*** Begin section ***
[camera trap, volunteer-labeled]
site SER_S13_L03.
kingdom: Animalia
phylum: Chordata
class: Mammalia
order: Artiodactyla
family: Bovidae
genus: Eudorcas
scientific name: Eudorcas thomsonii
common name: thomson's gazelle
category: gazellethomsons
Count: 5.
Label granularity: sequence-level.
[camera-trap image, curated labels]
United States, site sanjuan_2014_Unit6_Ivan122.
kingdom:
*** End section ***
*** Begin section ***
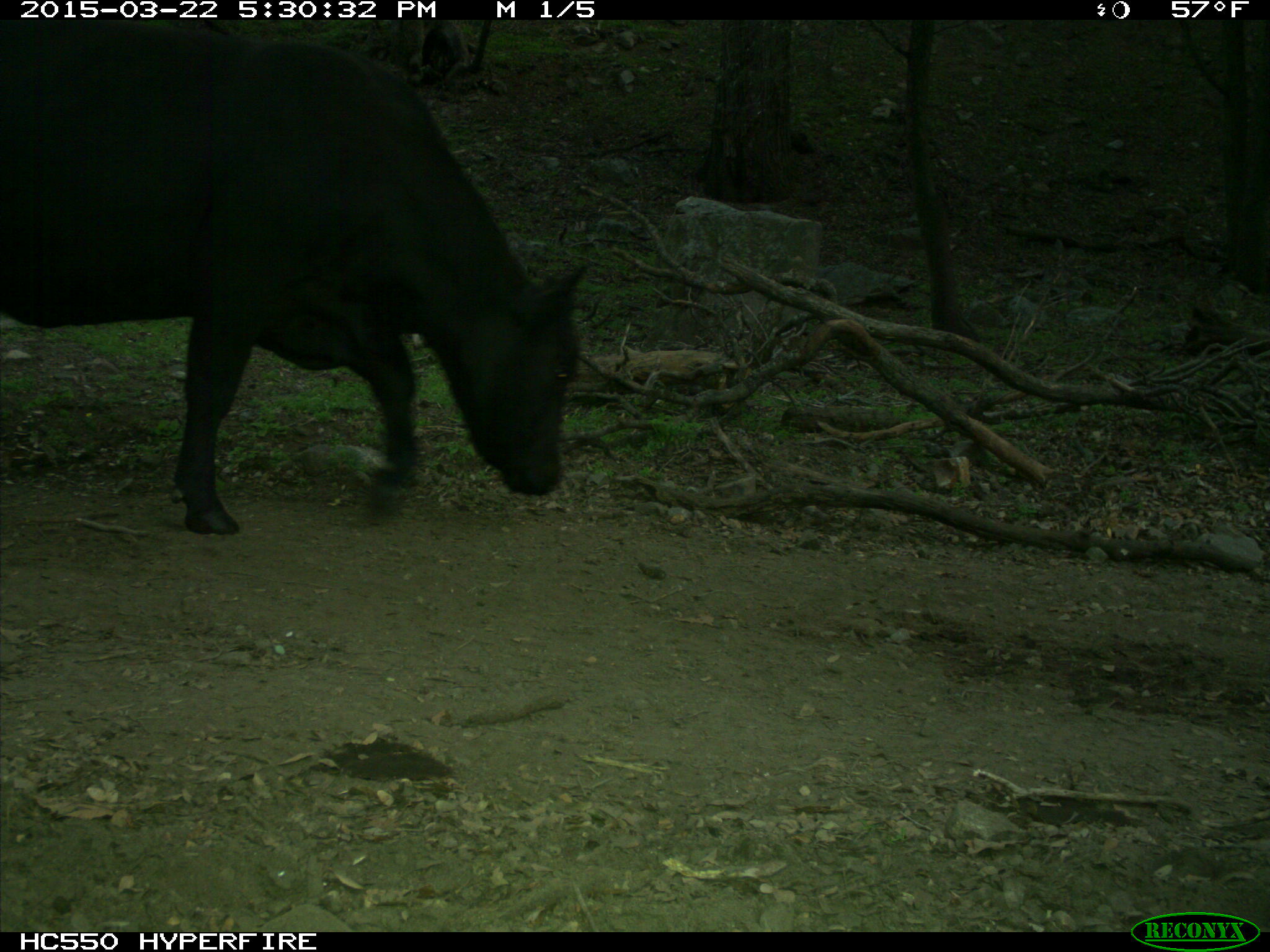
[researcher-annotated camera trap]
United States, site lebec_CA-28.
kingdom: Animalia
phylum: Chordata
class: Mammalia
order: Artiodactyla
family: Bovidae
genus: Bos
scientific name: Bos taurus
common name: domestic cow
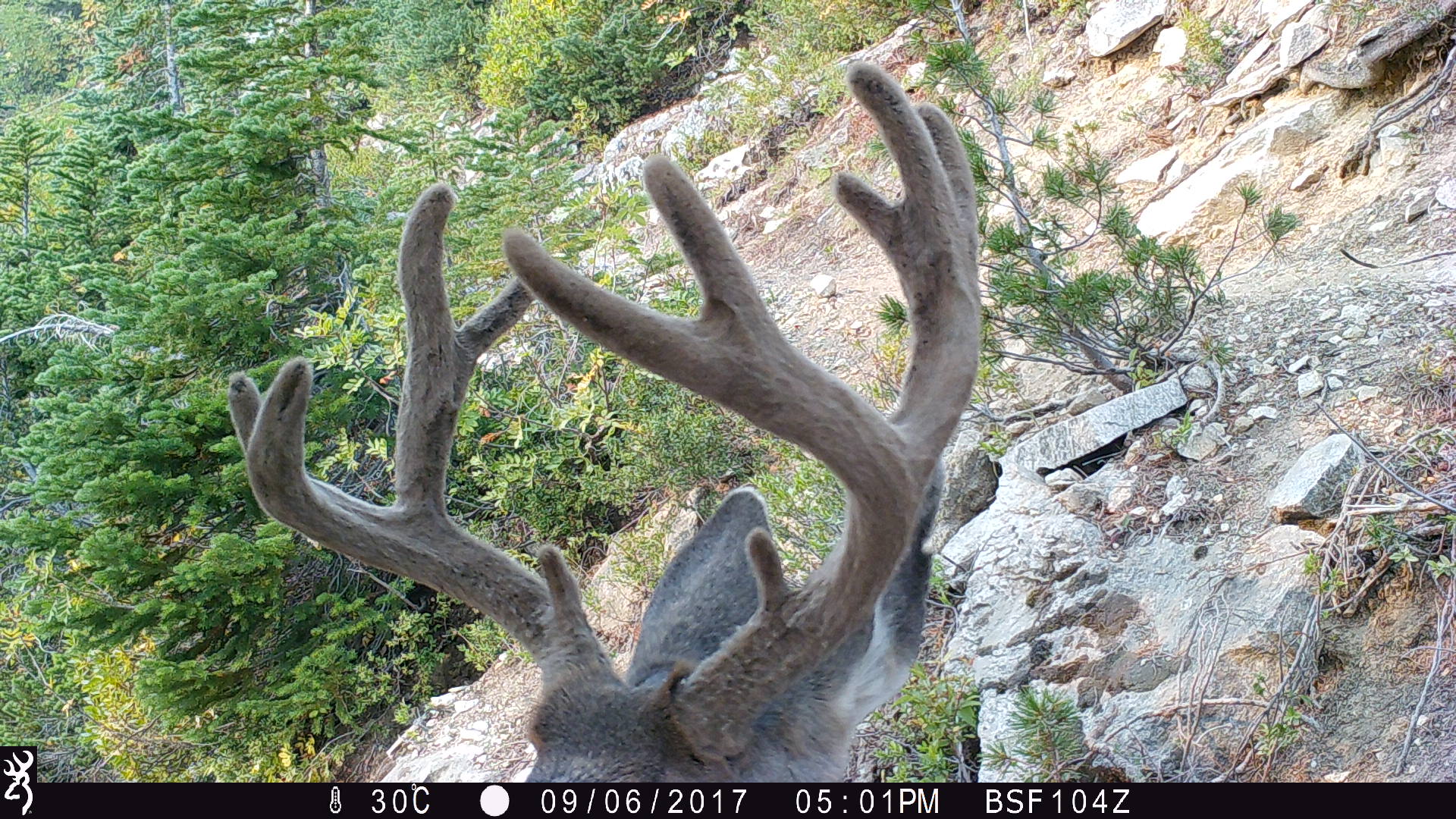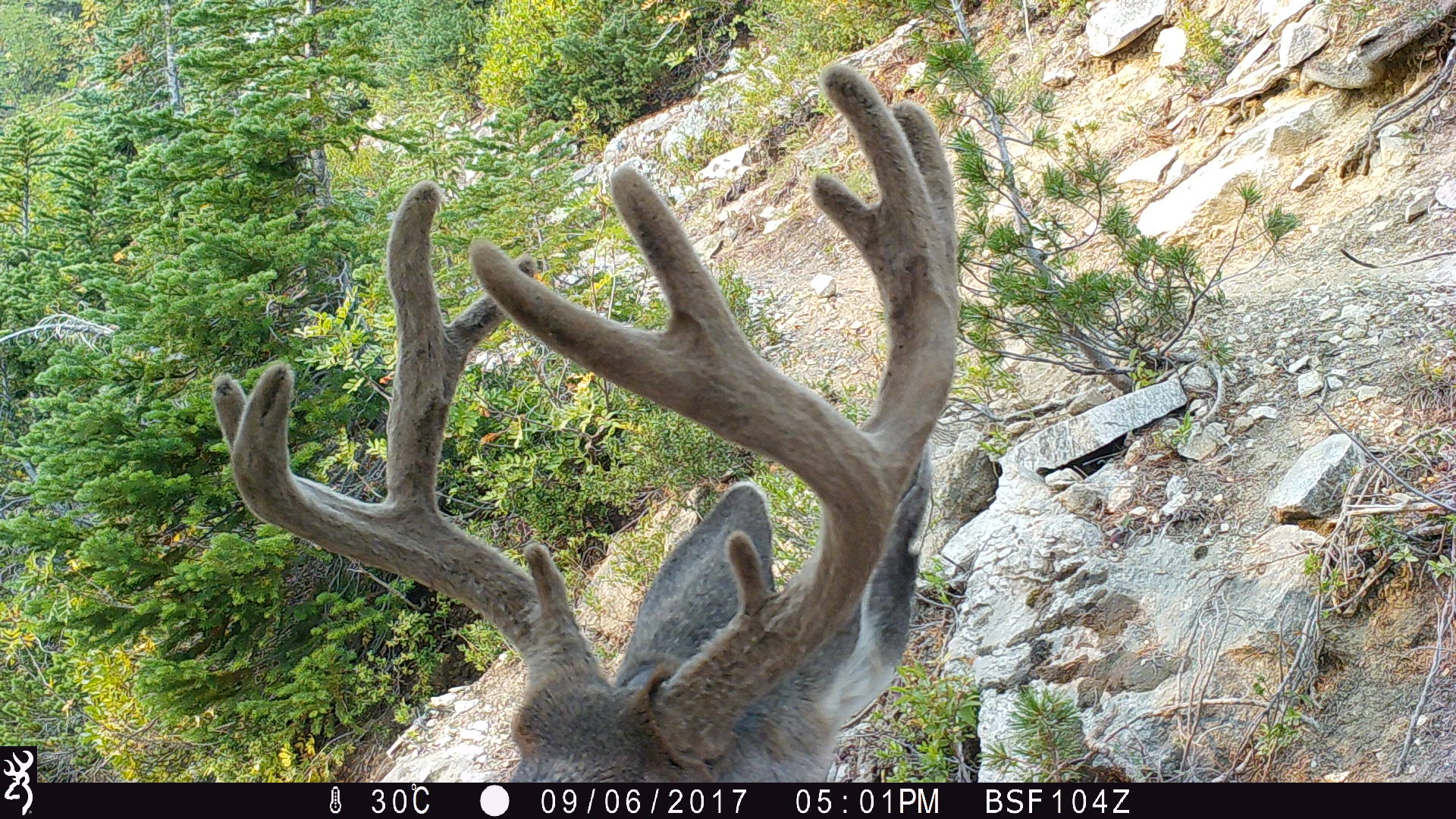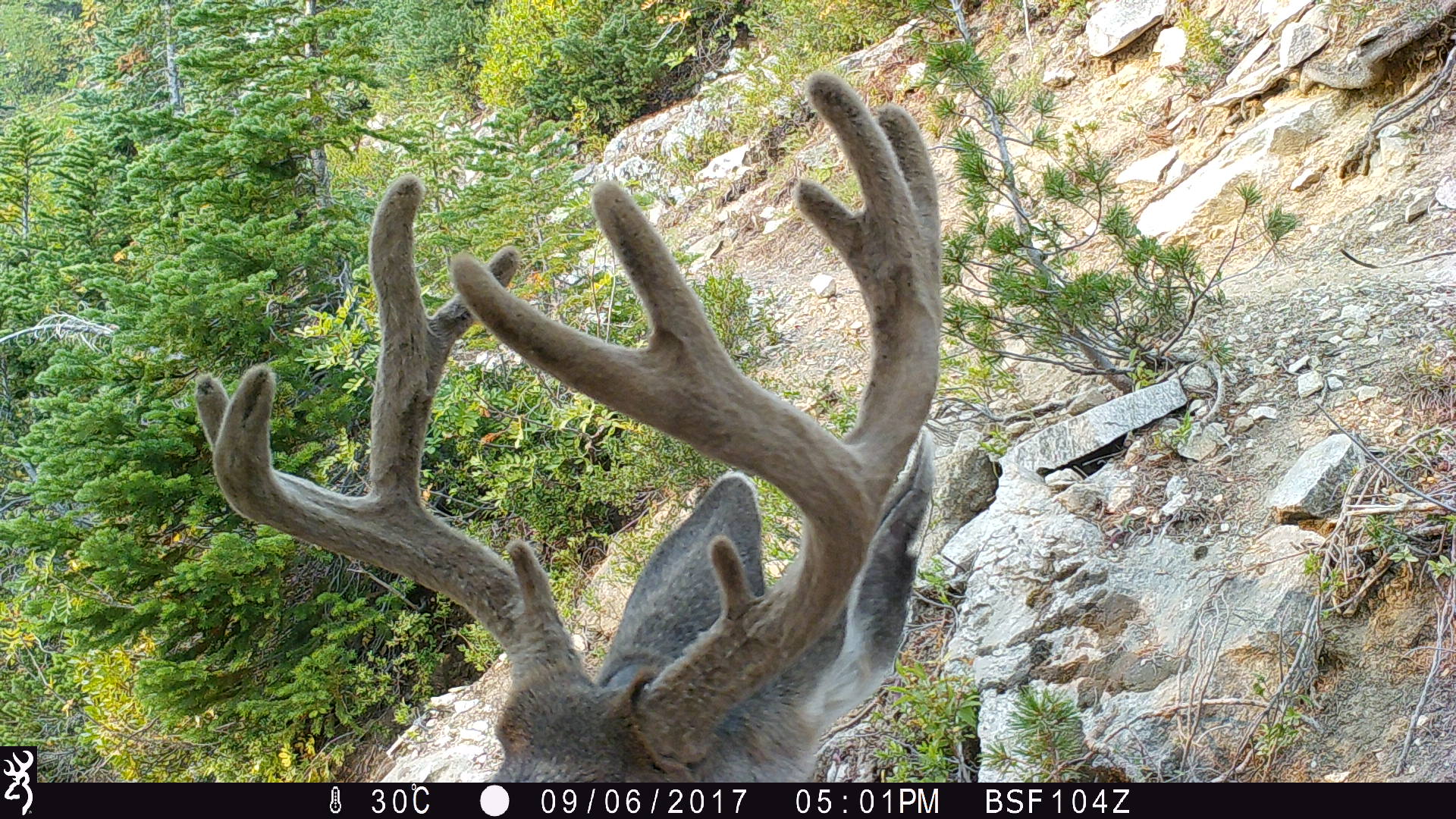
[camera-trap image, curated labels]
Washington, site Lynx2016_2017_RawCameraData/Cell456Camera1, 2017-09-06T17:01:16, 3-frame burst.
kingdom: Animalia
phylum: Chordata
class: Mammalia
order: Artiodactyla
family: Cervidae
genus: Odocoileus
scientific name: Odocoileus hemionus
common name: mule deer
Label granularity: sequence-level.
*** End section ***
Task description →
Only the lines containing "States" are needed; pull them out of the listing.

Exercise solution →
United States, site sanjuan_2014_Unit6_Ivan122.
United States, site lebec_CA-28.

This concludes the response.